Muslim women are fighting a battle that we have already won. We have
scripture that specifically states what our role is and how we are to
maintain that role. Our prophet Muhammad (SAW) was the first and true
liberator of women commissioned by Allah. However, many of us don't get
it! We cry and whine to Imams and other leaders. We lift people up to
make them our Lord (although many will not admit to this). We make Imams
kings of the masaajid. "Well, the Imam said," if he is right by
Quran
or not. We manipulate leadership to hurt other sisters who do not fit
our criteria of Muslimahhood (whatever we have decided that is supposed to
be).
Then we say there is no justice in the Islamic community for women. In
some cases this is true but who can we blame when we do not follow Quran
and Sunnah ourselves? How can we sit and continue to complain especially
in the West when we can come and go in most communities as we please? We
do not have to pay Zakat at any particular masaajid to please Allah. We
do not have to attend Salatul Jumuah;it is not a requirement on us.
However, if we chopse we can and we should not be prevented from doing
so by anyone. We can raise our voices on some subjects without any
hesitancy.
One such subject is Polygyny. However when sisters are abused, neglected
and alienated we sometimes and often times join with unjust men to
literally crucify them. "They shouldn't allow themselves to get that way,"
etc. Well, if she just been a better wife maybe the brother would not
have to be so strict."
We do not support any causes in great number that call for the nurturing
and uplifting of women in general. We do not support shelters for homeless
women and children, we do not protest to our leaders in any significant
number about women being denied access to masaajid if they are ejected
from their homes or abused in anyway. We do not support most events that
are held to promote the education of women unless men are at the helm.
If we do support an event organized by a sister or sisters it better be
a party or fashion show or forget it, most of us won't be there. Then we
sit and philosophize and pretend to be so concerned about whatever. We
leave these events and it is business as usual. Then if the local
leadership shows any support or invites the sister we don't like to
speak or be a part of any activity as an equal to them for whatever
reason,we start to plot and create fitna hoping that she is not invited
again or not shown any favor or support of the men.
In some cases we will go as far as to provoke an argument or fight with
the person, then have our friends slander the person by lying and accusing
them of starting the incident and being cruel. We will make sure all in
the world knows via telephone so this sister can be pointed out as a
"Monster." This will surely keep her quiet for a while or stop her all
together we hope. We will point out all of her faults and make sure that
some leader will admonish her in ways that he would not admonish or
treat a brother. We remain silent when we know brothers mistreat sisters
and they are members of Shura Councils or Imams of communities.

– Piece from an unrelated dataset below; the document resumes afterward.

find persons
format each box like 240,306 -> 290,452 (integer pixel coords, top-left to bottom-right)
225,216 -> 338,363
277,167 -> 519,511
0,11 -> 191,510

However, if a sister marries a brother we feel is too young for her,
we will make her appear (to those who will listen to us) as though she is
a wanton woman. This has been used to keep sisters out of leadership
positions. We forget that Lady Khadijah was 15 years the prophet's senior;
we forget that the prophet maintained a plural household after her death.
We forget that Allah permits polygyny, divorce and whatever Allah has
chosen to permit.
If we were studying more, working in our communities more and trying to be
more just ourselves we would know this and do all we can to improve
ourselves to accept what Allah has permitted. We would be so busy serving
Allah we would not have time to maintain anything other than what Allah
has commanded us to maintain in the Quran and follow the Sunnah of prophet
Muhammad (SAW). We would be trying to emulate Lady Khadijah and
Lady Aisha more. They would be our examples of womanhood and not the movie
stars in the soap operas (with the roles they play of conniving, envious
and vicious vixens) or the fashion models on the runways (showing all
Allah has given them to keep private) or some of our female elected
officials who you never know where they truly stand or if they are truly
female in spirit and or actions.
We will blast any sister who consents to marrying a brother as his other
wife. We do not care if the family is not disturbed by the decision made
by the brother. We forget what Allah says about the practice. We just
don't care! If we don't like it, well it must be wrong! So off with all
the heads of all who do anything we don't like! Again, it is not about
Allah or the Quran. It is not about the example of our prophet Muhammad
(SAW). It is about our feelings real or imagined. Just about our pitiful
insecurities and licking real or imaginary wounds.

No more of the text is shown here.